Creative Editing Totally Changes The Meaning Of What Was Said

A website called The BL posted an article on Saturday that illustrates how the media can edit or take out of context a quote in order to change its meaning. The statement in question is the one being cited by Democrats to support their charge of ‘abuse of power’ leveled against President Trump.

The article reports:

As Breitbart News points out, CNN legal analyst and former Attorney General Elie Honig cited the clip edited in two special broadcasts explaining the case of the impeachment inquiry against Trump, one broadcast on Thursday and the other on Friday, Dec. 6.

In addition, MSNBC presenter and political commentator Chris Mathews played a similar video of Trump’s words on Wednesday during the “Hardball “program. And MSNBC host Joe Scarboroug again quoted the clip edited on “Morning Joe” on Thursday.

The problem is that the quote was totally taken out of context.

The article reports the context:

In the original video, the president explains, “Look, Article II, I would be allowed to fire Robert Mueller. Assuming I did all of the things, I said I want to fire him. Number one, I didn’t. He wasn’t fired.”

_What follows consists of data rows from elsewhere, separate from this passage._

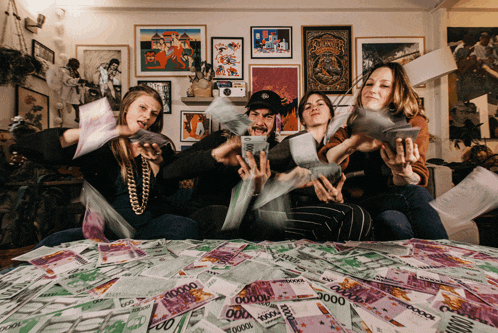 a group of people sitting on a bed with a pile of money that says 100000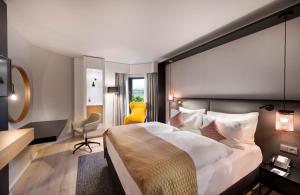 诺伊斯Crowne Plaza Düsseldorf - Neuss, ein IHG Hotel的酒店客房设有一张大床和一张黄色椅子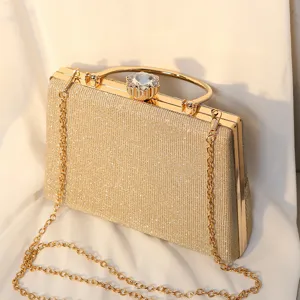 Elegante goldene Glitzer-Abendtasche mit Metallgriff und langer Umhängekette für Damen.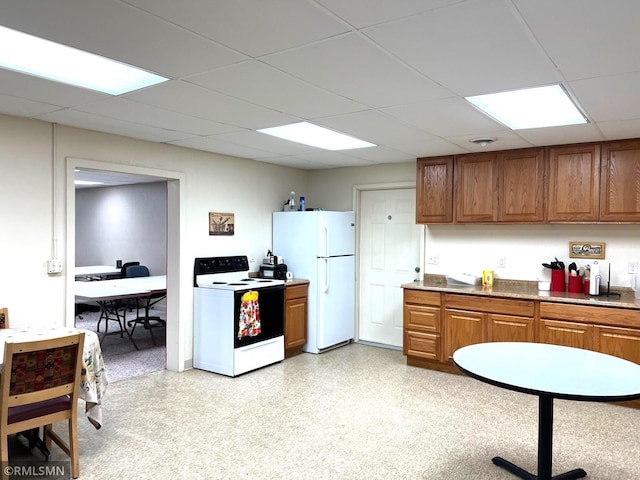 kitchen featuring a paneled ceiling and white appliances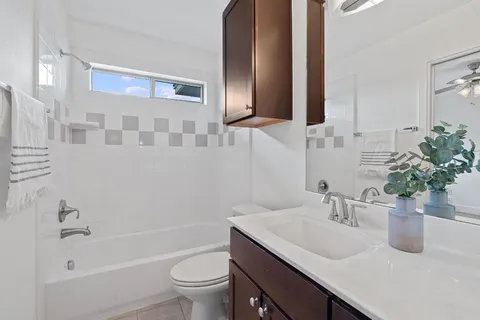 a bathroom with a granite countertop sink a toilet a mirror and shower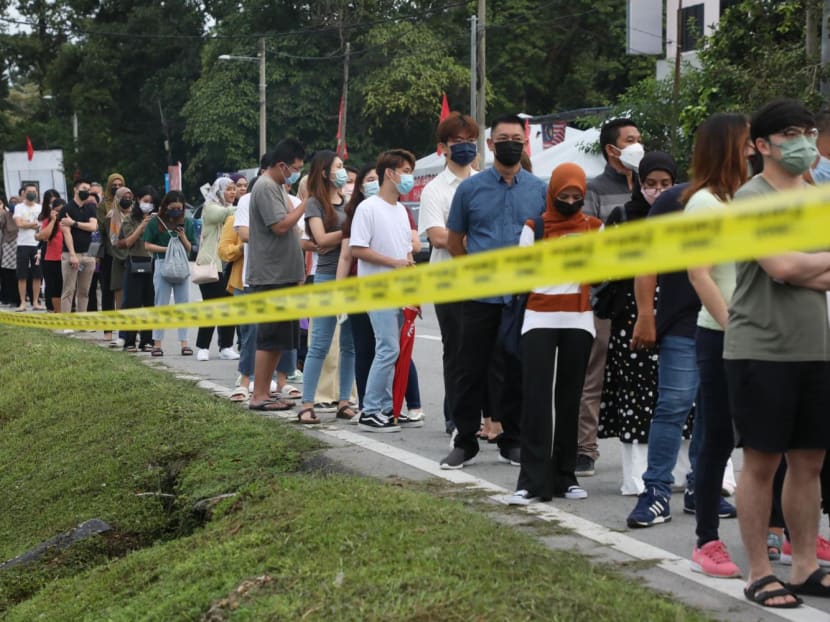 People waiting in line outside a polling centre in Tambun to cast their votes in Malaysia’s 15th general election on Nov 19, 2022.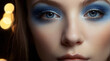 Close up of beautiful woman's blue eyes with blue eyeshadow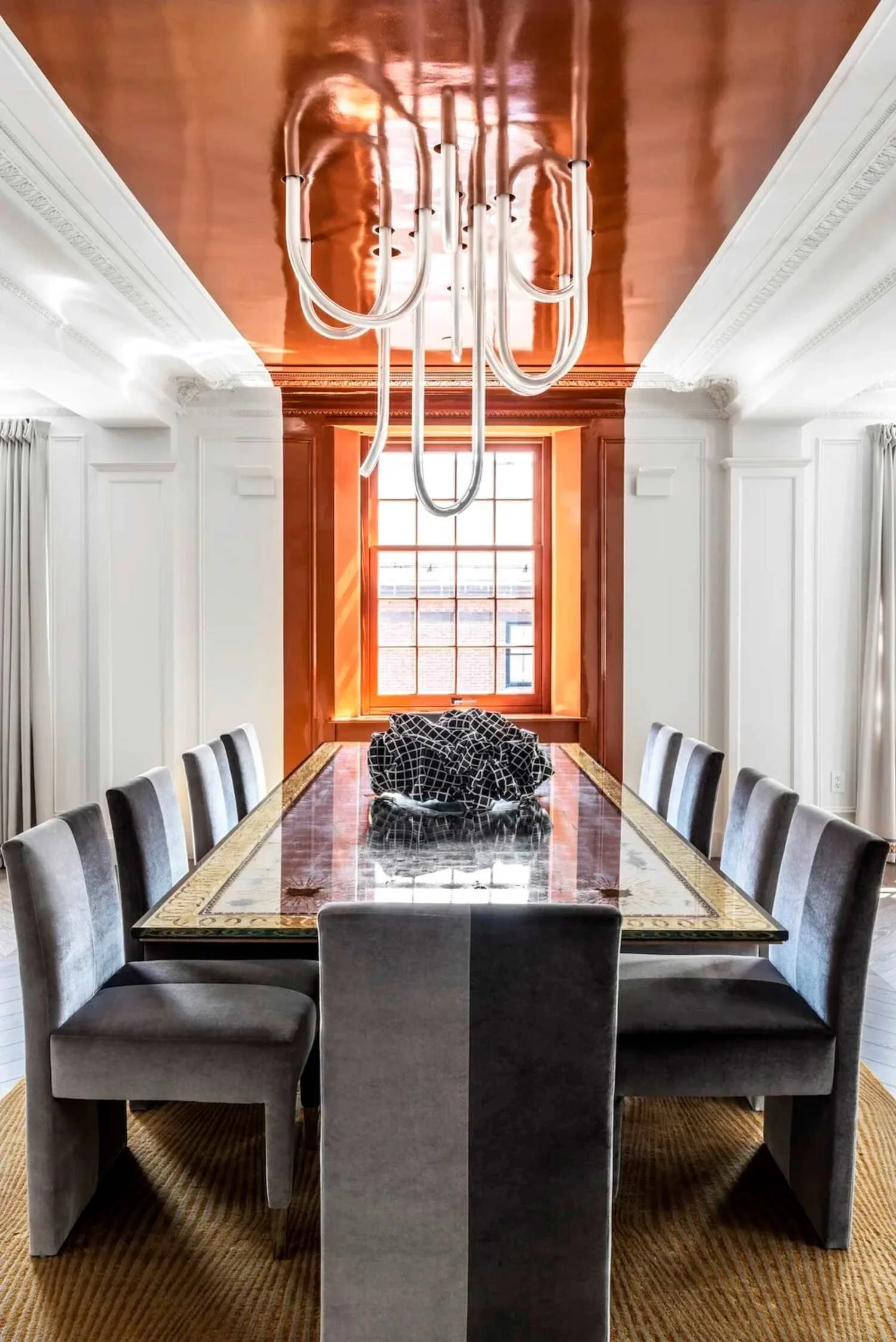 Maison Vernon apartment dining room with a copper ceiling, sculptural chandelier and tailored grey seating.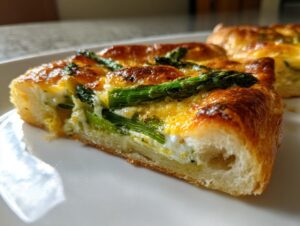 Close-up of a thick slice of cheesy asparagus tart showing a fluffy crust and bright green asparagus spears.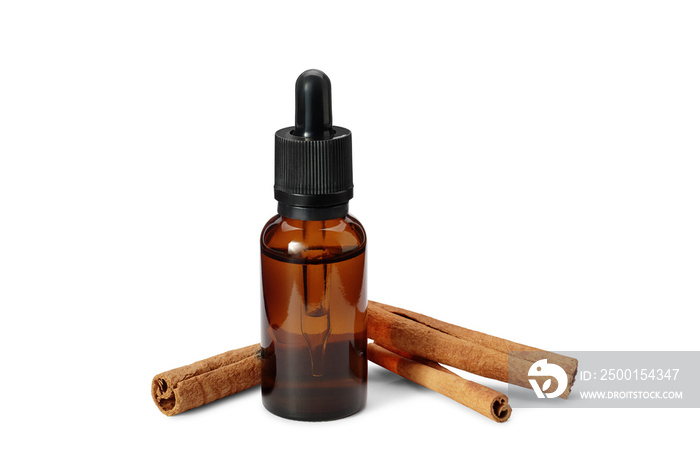 Brown bottle with pipette of organic essential oil and cinnamon sticks isolated on white background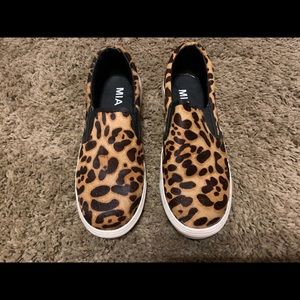 Leopard skin slip-on shoes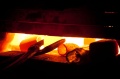 Wnętrze pieca z żeliwnymi elementami i pomarańczowymi płomieniami. Metalowe szczypce leżą obok gorących przedmiotów na ciemnym tle podkreślającym światło ognia.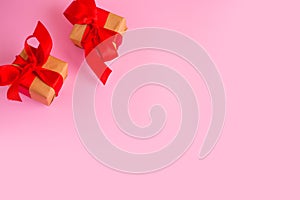 gift valentine on the pink background on the table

“Number one, very importantly but more importantly, Article II allows me to do whatever I want. Article II would allow me to fire him. I wasn’t going to fire him. You know why—because I watched Richard Nixon firing everybody and that didn’t work out too well,” the president explains in the clip, as picked up by Breitbart News.

Context matters. How many Americans have heard the fractured quote and believed it without having any idea of what was actually referenced? The press is obviously not doing its job of keeping Americans informed. Instead they are spouting propaganda to fit their own agenda.